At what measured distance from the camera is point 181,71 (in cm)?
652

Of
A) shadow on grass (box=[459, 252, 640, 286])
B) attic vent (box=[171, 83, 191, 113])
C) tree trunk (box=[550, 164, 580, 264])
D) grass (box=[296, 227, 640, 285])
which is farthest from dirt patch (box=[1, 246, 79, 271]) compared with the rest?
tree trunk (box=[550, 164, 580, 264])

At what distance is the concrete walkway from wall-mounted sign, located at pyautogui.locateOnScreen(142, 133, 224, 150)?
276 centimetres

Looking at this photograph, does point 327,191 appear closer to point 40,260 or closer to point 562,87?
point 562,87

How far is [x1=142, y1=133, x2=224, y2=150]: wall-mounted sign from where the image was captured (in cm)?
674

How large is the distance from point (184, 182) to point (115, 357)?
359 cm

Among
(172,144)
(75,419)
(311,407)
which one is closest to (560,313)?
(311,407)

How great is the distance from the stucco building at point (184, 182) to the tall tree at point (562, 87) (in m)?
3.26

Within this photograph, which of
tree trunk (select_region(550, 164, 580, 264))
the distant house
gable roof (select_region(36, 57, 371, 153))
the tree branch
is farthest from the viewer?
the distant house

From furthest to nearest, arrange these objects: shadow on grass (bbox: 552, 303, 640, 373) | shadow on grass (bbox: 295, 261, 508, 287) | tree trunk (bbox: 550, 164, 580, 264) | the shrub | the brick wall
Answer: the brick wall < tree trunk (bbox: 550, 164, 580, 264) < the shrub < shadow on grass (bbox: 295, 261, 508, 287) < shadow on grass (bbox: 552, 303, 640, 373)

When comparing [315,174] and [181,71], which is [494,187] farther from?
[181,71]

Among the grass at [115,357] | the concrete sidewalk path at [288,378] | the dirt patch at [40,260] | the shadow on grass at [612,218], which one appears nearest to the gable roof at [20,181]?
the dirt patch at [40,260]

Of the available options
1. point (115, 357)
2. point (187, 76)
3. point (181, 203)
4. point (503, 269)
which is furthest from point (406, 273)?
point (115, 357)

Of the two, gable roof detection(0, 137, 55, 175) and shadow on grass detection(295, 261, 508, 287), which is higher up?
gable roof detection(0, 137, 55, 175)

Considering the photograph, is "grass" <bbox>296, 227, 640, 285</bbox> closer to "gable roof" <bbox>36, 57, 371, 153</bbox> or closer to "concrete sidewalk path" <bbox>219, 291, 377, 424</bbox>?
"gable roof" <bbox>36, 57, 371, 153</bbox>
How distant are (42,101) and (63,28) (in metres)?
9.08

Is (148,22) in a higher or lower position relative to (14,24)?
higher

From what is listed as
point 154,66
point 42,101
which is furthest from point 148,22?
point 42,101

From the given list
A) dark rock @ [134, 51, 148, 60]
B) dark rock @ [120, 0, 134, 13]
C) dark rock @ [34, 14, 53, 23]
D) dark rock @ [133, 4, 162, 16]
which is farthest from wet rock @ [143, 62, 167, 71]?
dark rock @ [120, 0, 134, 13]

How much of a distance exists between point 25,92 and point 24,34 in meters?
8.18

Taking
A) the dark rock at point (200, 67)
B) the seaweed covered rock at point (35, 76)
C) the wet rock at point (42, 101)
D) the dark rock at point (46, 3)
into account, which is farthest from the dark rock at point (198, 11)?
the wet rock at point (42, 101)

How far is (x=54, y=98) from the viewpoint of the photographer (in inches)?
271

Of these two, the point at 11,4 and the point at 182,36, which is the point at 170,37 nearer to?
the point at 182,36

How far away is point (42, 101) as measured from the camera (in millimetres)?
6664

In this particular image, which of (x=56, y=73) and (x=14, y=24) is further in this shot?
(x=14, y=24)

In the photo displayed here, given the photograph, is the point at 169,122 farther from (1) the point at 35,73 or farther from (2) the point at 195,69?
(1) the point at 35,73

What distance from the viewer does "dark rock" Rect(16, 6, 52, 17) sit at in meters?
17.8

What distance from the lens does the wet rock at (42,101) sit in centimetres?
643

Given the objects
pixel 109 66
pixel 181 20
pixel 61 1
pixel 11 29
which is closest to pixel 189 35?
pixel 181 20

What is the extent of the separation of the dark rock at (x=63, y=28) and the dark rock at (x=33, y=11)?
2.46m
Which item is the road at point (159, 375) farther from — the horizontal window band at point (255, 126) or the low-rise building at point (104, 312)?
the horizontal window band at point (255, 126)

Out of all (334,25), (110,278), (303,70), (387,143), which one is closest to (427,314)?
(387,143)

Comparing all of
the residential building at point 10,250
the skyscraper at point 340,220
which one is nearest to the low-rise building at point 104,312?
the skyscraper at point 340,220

■ Exercise ■
Turn the lines starting at the one that contains "Given the objects" and ending with the last line of the records into a Markdown table with the columns No. and Text, numbering each row and skipping blank lines.

■ Correct response ■
| No. | Text |
|---|---|
| 1 | Given the objects |
| 2 | pixel 109 66 |
| 3 | pixel 181 20 |
| 4 | pixel 61 1 |
| 5 | pixel 11 29 |
| 6 | which is closest to pixel 189 35? |
| 7 | pixel 181 20 |
| 8 | What is the extent of the separation of the dark rock at (x=63, y=28) and the dark rock at (x=33, y=11)? |
| 9 | 2.46m |
| 10 | Which item is the road at point (159, 375) farther from — the horizontal window band at point (255, 126) or the low-rise building at point (104, 312)? |
| 11 | the horizontal window band at point (255, 126) |
| 12 | Out of all (334,25), (110,278), (303,70), (387,143), which one is closest to (427,314)? |
| 13 | (387,143) |
| 14 | Comparing all of |
| 15 | the residential building at point 10,250 |
| 16 | the skyscraper at point 340,220 |
| 17 | which one is nearest to the low-rise building at point 104,312? |
| 18 | the skyscraper at point 340,220 |